To speed the build up you can skip the test compilation and execution by passing -Dmaven.test.skip on the command line invocation, since it is not needed for the CLM evaluation.

IntelliJ IDEA

Note

Sonatype Lifecycle for IDEA is the recommended integration for IntelliJ IDEA, being the most powerful tooling available for IDEA users.

IntelliJ IDEA supports Maven projects natively and you can simply open a project in the IDE by opening the pom.xml file.

Once your project is open and you have added the plugin configuration for Sonatype CLM for Maven from the Example Configuration of Sonatype CLM for Maven, you can create a configuration to run the desired Maven command.

Select Edit Configurations from the Run menu, press the + button and select Maven to add a new configuration. Enter the command line and other desired details as displayed in the following image:

126657204.png

After pressing OK in the dialog, the new configuration will be available in the run configuration drop-down as well the Maven Projects view. You can open the view using the View menu, selecting Tools Window and pressing Maven Projects. You will see the window appear in the IDE looking similar to the image below. It displays the run configuration selector with the green play button on the top as well as the Maven project with the CLM evaluation run configuration.

126657203.png

You can press the green play button beside the run configuration, or the configuration entry itself in the Maven Projects window, to start a build. The build will run in an embedded console window in the IDE, and show all the output from the Maven build including any error messages and the link to the produced report in Lifecycle. Policy violations can be configured to result in a build failure.

NetBeans IDE

NetBeans IDE supports Maven projects natively and you can simply open a project in the IDE by choosing Open Project from the File menu and navigating to the directory that contains your project.

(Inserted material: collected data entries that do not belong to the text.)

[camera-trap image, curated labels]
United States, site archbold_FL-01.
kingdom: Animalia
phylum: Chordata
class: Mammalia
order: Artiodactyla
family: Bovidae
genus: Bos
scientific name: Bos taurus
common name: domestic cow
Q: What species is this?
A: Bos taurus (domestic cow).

Once your project is opened, you can expand the Project Files section in the Projects window. Double-click on the pom.xml file and add the plugin configuration for Sonatype CLM for Maven from the Example Configuration of Sonatype CLM for Maven.

126657201.png

If you right-click on the pom.xml file, you can choose Run Maven and Goals to open the Run Maven dialog. Enter the configuration as displayed and don’t forget to select Remember as: providing a name. This will allow you to simply start this defined configuration from the Run Maven context menu of the pom.xml file.

126657200.png

After selecting OK the defined Maven execution will start and display the output including any error messages and the link to the produced report in Lifecycle in the Output window. Policy violations can be configured to result in a build failure.